Task item
The lines in the listing below are to be given again exactly, starting at the line holding "AUTHENTIC UNDEFEATED Black Long Sleeved Tee" and ending at the line holding "(LOKIDVE 0-6 Months". Do not include pictures.

The records
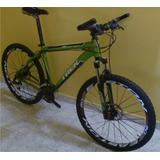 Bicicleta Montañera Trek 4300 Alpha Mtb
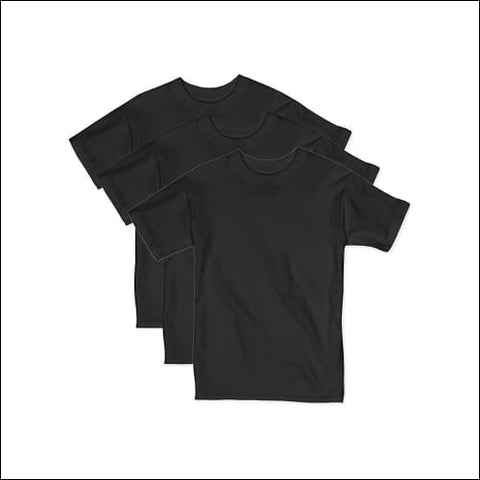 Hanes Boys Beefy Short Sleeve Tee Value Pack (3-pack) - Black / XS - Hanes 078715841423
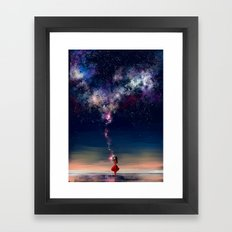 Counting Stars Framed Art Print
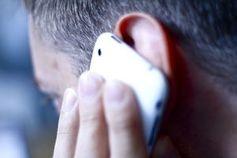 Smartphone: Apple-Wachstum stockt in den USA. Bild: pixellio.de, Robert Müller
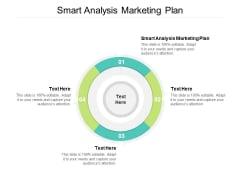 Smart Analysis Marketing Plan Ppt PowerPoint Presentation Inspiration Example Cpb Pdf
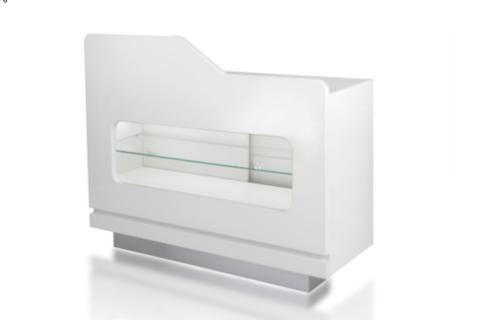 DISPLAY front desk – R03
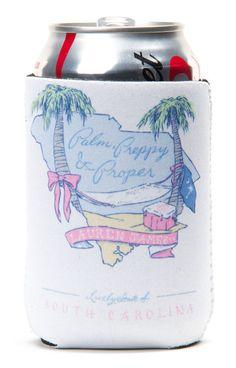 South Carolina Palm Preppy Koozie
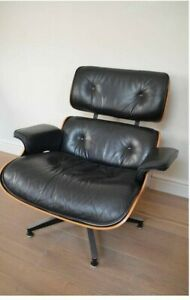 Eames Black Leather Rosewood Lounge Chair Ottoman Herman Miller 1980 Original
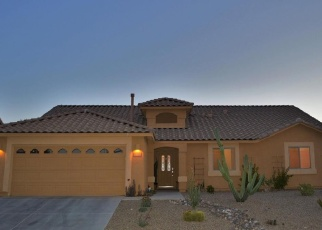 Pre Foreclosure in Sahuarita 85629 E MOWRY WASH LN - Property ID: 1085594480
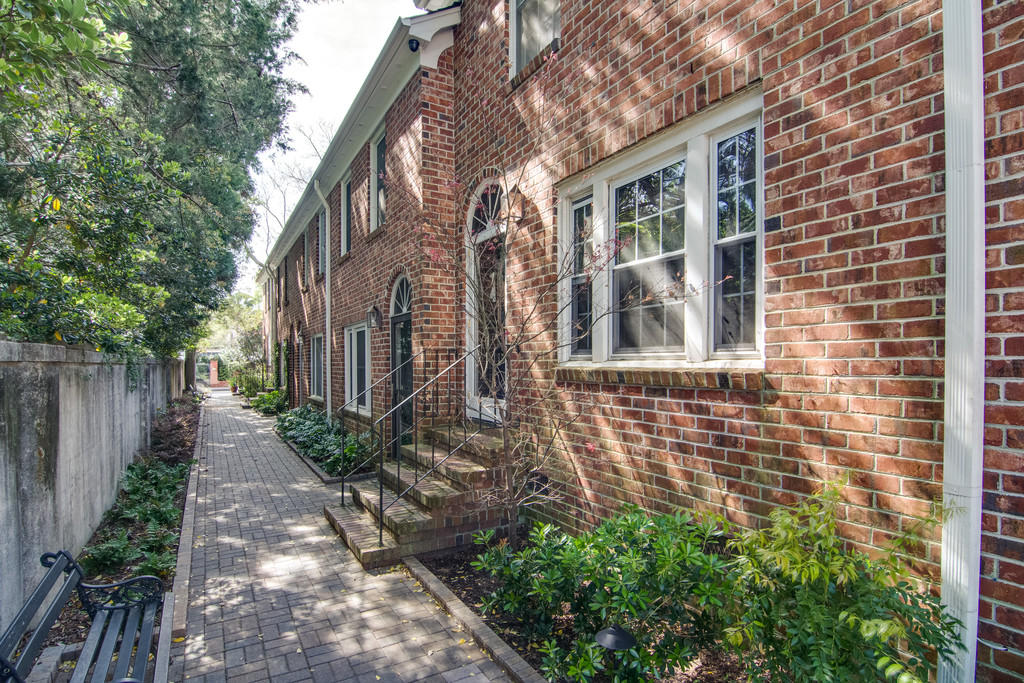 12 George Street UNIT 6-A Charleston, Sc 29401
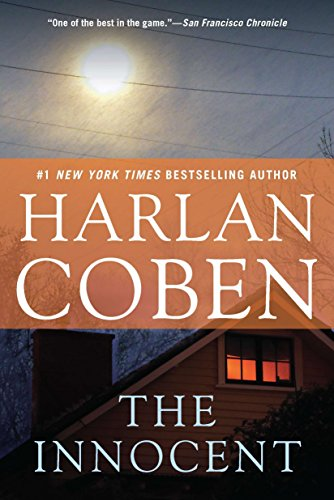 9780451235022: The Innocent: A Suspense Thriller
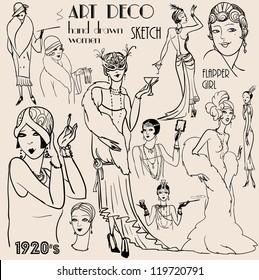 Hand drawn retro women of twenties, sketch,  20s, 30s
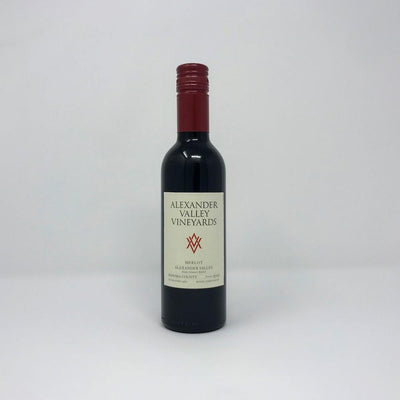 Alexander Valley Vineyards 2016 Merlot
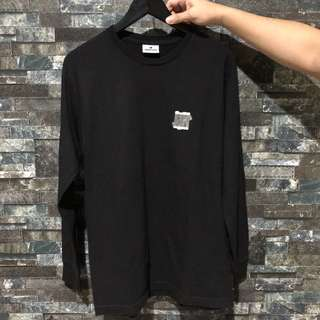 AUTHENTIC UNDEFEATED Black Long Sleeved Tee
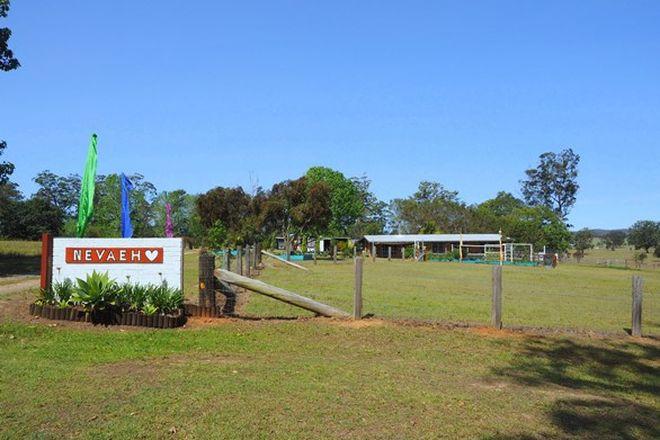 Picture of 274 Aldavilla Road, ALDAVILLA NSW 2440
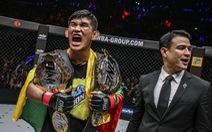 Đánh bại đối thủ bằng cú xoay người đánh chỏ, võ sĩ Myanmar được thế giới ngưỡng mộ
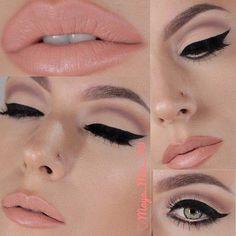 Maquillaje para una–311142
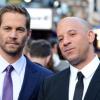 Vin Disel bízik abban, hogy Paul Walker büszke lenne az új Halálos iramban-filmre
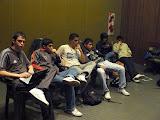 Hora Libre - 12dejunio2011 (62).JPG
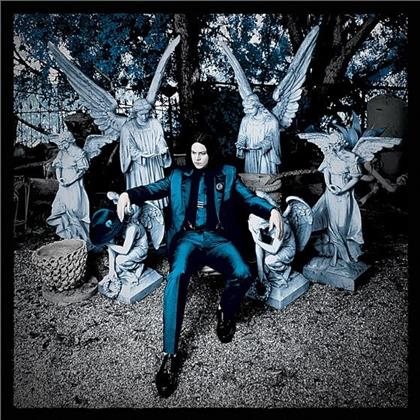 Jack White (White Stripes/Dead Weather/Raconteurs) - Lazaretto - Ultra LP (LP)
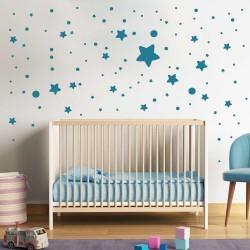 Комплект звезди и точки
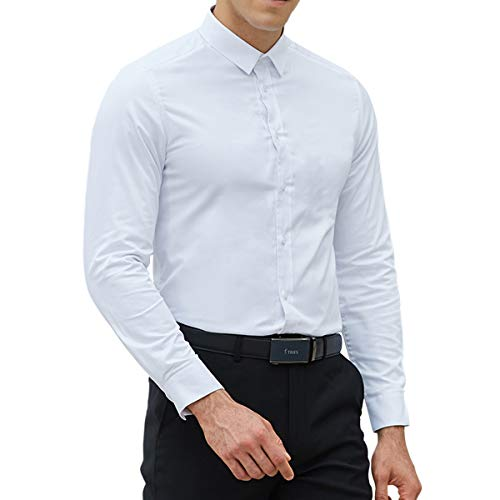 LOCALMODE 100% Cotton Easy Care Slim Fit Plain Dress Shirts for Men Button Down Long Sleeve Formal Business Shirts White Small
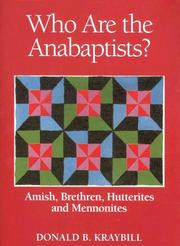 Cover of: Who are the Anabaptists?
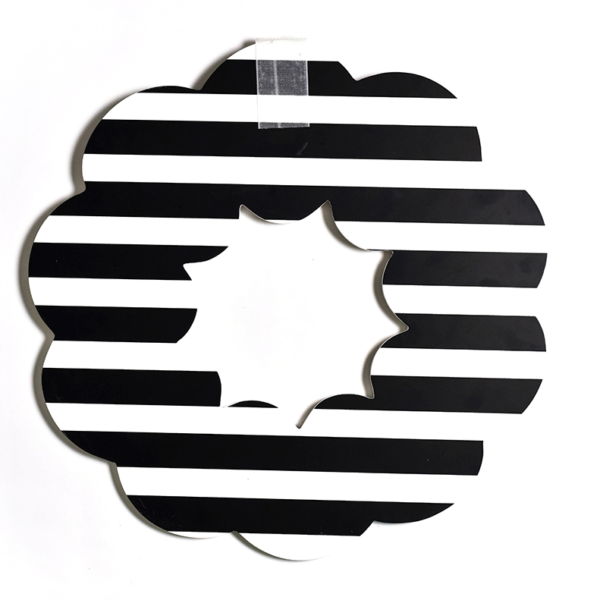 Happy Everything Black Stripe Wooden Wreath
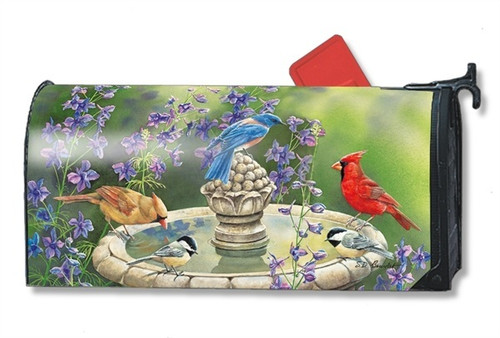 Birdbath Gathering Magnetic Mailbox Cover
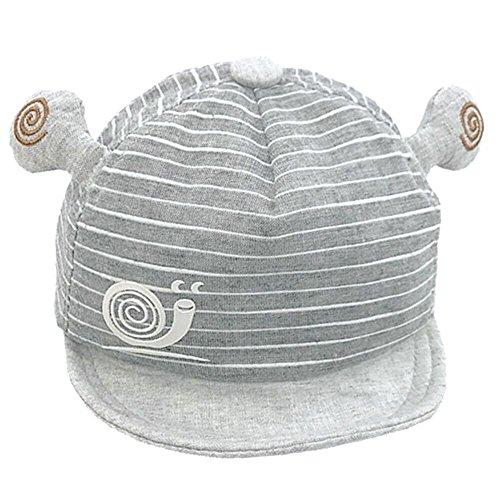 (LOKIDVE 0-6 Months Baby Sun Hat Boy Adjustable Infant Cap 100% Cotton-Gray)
...
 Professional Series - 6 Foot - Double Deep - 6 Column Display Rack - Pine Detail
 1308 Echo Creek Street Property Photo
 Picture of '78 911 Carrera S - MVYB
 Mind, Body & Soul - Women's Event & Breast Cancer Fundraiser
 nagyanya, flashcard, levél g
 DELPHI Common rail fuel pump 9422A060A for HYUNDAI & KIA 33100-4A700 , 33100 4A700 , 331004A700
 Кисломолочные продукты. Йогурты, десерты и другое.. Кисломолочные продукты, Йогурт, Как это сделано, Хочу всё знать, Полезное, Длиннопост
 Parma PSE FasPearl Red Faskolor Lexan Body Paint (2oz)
--
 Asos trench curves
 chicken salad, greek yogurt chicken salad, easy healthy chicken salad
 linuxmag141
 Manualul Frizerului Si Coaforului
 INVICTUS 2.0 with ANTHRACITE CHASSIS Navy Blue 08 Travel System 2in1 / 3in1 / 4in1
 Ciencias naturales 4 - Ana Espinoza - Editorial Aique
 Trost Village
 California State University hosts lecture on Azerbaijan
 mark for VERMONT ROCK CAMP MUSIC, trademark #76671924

Response box
 AUTHENTIC UNDEFEATED Black Long Sleeved Tee
 Picture of 274 Aldavilla Road, ALDAVILLA NSW 2440
 Đánh bại đối thủ bằng cú xoay người đánh chỏ, võ sĩ Myanmar được thế giới ngưỡng mộ
 Maquillaje para una–311142
 Vin Disel bízik abban, hogy Paul Walker büszke lenne az új Halálos iramban-filmre
 Hora Libre - 12dejunio2011 (62).JPG
 Jack White (White Stripes/Dead Weather/Raconteurs) - Lazaretto - Ultra LP (LP)
 Комплект звезди и точки
 LOCALMODE 100% Cotton Easy Care Slim Fit Plain Dress Shirts for Men Button Down Long Sleeve Formal Business Shirts White Small
 Cover of: Who are the Anabaptists?
 Happy Everything Black Stripe Wooden Wreath
 Birdbath Gathering Magnetic Mailbox Cover
 (LOKIDVE 0-6 Months Baby Sun Hat Boy Adjustable Infant Cap 100% Cotton-Gray)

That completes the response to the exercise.